Understanding Mixed Precision Training

Mixed precision for training neural networks can reduce training time and memory requirements without affecting model performance

Jonathan Davis

Image for post — Photo by patricia serna on Unsplash

As deep learning methodologies have developed, it has been generally agreed that increasing the size of a neural network improves performance. However, this is at the detriment of memory and compute requirements, which also need to be increased to train the model.

This can be put into perspective by comparing the performance of Google’s pre-trained language model, BERT, at different architecture sizes. In the original paper, Google’s researchers reported an average GLUE score of 79.6 for BERT-Base and 82.1 for BERT-Large. This small increase of 2.5 came with an extra 230M parameters (110M vs. 340M)!

As a rough calculation, if each parameter is stored in single precision (more detail below), which is 32 bytes of information, then 230M parameters is equivalent to 0.92Gb in memory. This may not seem too large in and of itself, but consider that during each training iteration these parameters goes through a series of steps of matrix arithmetics, calculating further values, such as gradients. All these extra values can quickly become unmanageable.

In 2017, a group of researchers from NVIDIA released a paper detailing how to reduce the memory requirements of training neural networks, using a technique called Mixed Precision Training:

We introduce methodology for training deep neural networks using half-precision floating point numbers, without losing model accuracy or having to modify hyperparameters. This nearly halves memory requirements and, on recent GPUs, speeds up arithmetic.

In this article, we will explore mixed-precision training, understanding both how it fits into the standard algorithmic framework of deep learning and how it is able to reduce computational demand without affecting model performance.

Floating Point Precision

The technical standard used for representing floating-point numbers in binary formats is IEEE 754, established in 1985 by the Institute of Electrical and Electronics Engineering.

As set out in IEEE 754, there are various levels of floating-point precision, ranging from binary16 (half-precision) to binary256 (octuple-precision), where the number after “binary” equals the number of bits available for representing the floating-point value.

Unlike integer values, where the bits simply represent the binary form of the number, perhaps with a single bit reserved for the sign, floating-point values also need to consider an exponent.
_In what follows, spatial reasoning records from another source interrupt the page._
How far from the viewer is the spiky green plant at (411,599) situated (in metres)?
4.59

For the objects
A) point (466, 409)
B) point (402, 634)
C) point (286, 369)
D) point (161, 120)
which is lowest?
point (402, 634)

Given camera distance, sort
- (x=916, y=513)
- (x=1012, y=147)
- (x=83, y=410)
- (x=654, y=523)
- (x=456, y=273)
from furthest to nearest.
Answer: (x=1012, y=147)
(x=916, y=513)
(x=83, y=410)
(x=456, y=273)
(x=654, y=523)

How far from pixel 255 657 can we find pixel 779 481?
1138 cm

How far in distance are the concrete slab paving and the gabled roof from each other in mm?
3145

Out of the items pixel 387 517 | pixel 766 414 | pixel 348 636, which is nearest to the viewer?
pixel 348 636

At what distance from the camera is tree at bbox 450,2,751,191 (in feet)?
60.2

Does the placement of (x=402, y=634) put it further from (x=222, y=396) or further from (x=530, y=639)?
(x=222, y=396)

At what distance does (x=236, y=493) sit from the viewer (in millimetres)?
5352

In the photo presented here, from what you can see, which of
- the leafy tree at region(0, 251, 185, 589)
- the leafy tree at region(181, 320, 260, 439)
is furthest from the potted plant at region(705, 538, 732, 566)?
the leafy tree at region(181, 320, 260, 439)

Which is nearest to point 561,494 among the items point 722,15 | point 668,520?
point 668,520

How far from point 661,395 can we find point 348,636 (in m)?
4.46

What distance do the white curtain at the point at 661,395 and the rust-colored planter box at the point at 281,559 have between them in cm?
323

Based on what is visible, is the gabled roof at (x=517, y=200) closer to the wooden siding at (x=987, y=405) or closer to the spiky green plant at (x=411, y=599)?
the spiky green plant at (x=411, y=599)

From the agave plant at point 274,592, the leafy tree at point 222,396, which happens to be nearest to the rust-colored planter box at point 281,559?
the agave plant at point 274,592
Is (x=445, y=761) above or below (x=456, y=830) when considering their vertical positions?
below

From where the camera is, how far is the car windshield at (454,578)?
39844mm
Therefore, the representation of these numbers in binary form is more nuanced and can significantly affect precision.

Historically, deep learning has used single-precision (binary32, or FP32) to represent parameters. In this format, one bit is reserved for the sign, 8 bits for the exponent (-126 to +127) and 23 bits for the digits. Half-precision, or FP16, on the other hand, reserves one bit for the sign, 5 bits for the exponent (-14 to +14) and 10 for the digits.

However, this comes at a cost. The smallest and largest positive, normal values for each are as follows:

As well as this, smaller denormalized numbers can be represented, where all the exponent bits are set to zero. For FP16, the absolute limit is 2^(-24) However, as denormalized numbers get smaller, the precision decreases.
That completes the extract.